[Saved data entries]

+-------+

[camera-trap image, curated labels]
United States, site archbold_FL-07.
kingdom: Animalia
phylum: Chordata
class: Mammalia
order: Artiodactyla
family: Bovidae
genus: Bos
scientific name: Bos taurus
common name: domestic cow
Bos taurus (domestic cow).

+-------+

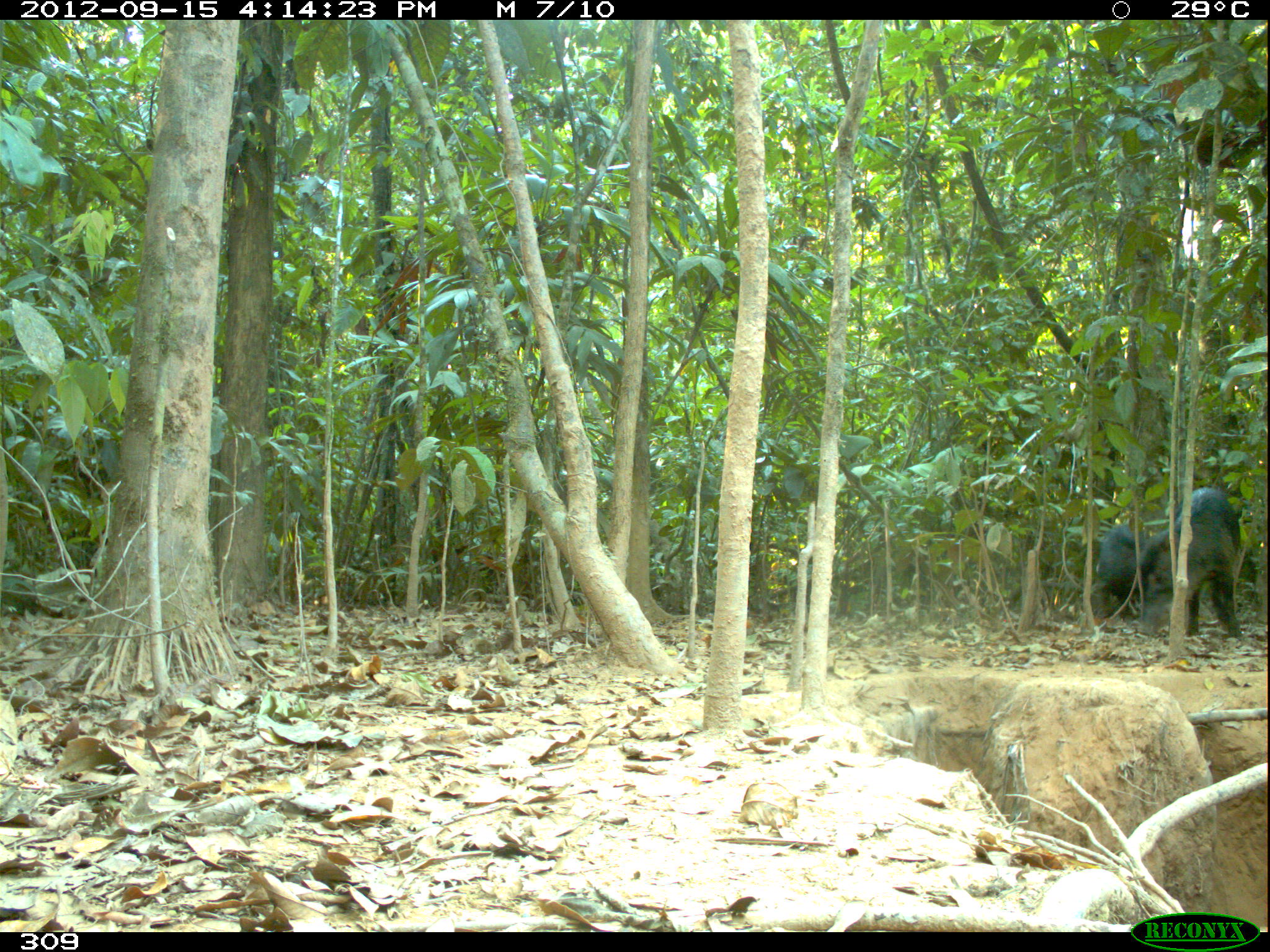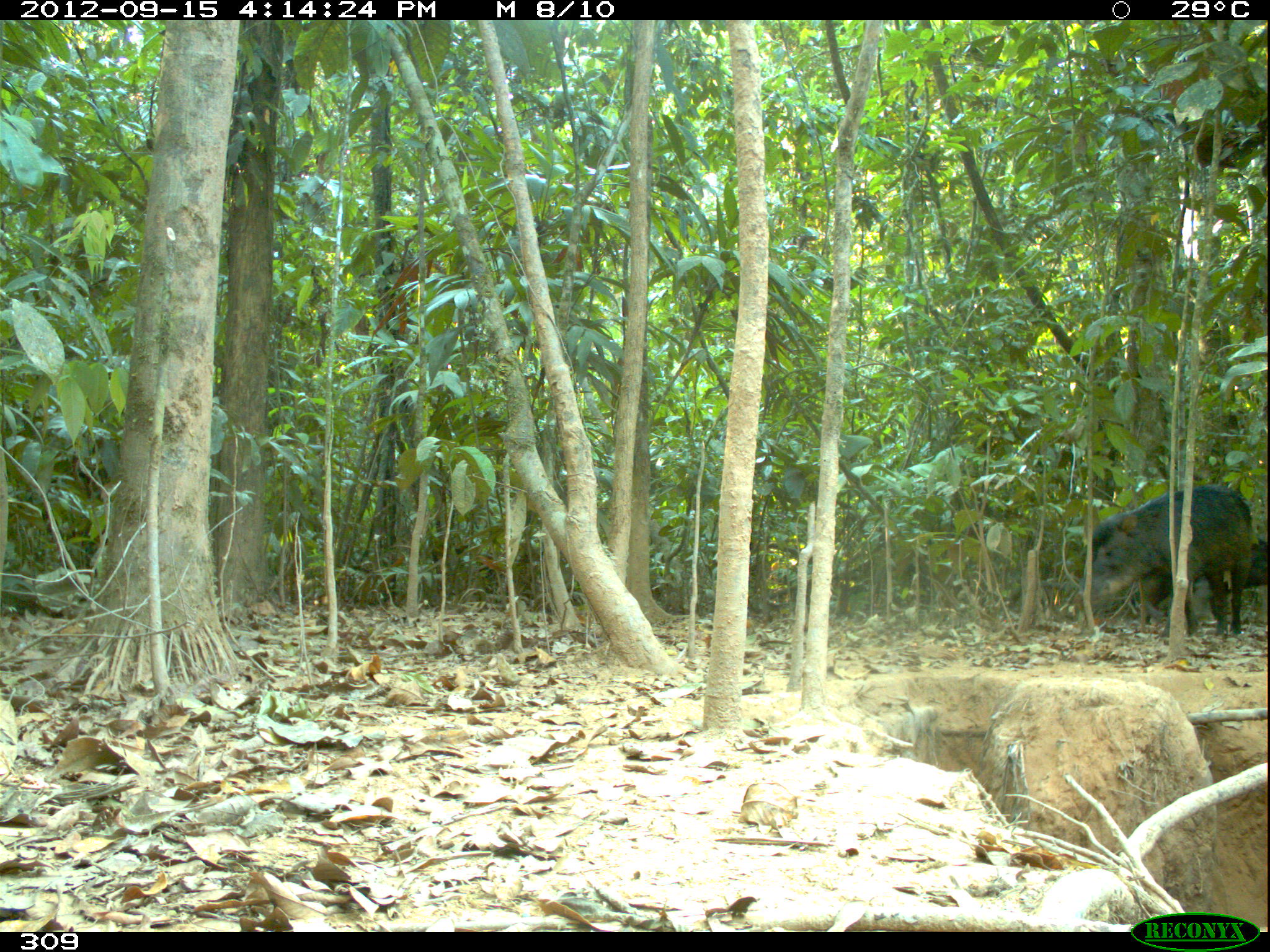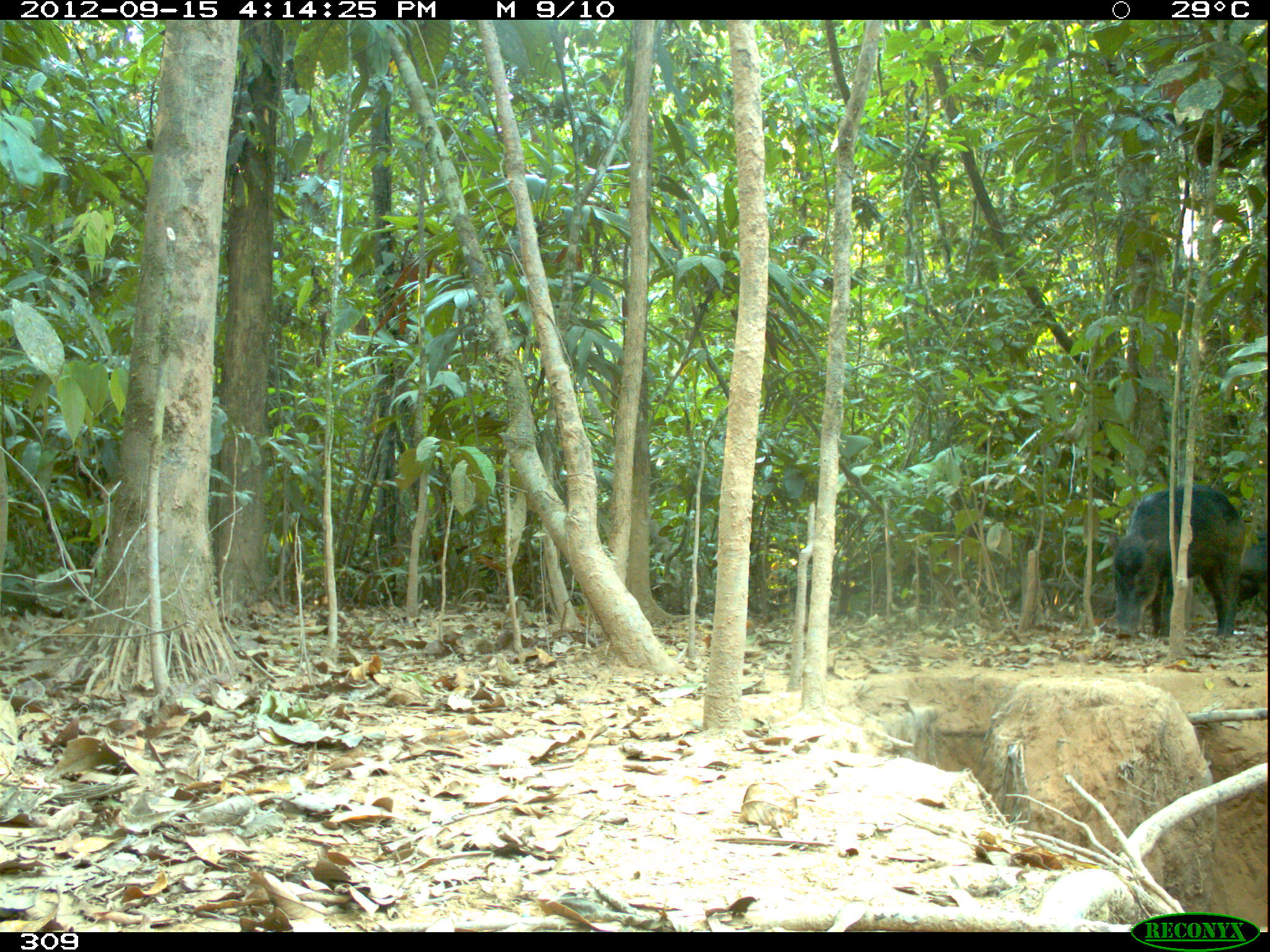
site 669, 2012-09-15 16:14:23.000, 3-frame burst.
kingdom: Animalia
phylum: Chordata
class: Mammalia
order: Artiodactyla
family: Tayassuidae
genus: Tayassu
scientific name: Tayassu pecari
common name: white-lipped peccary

+-------+

* Your goal *
Find the word "site" in the data and show each line that holds it.

* Task solution *
United States, site archbold_FL-07.
site 669, 2012-09-15 16:14:23.000, 3-frame burst.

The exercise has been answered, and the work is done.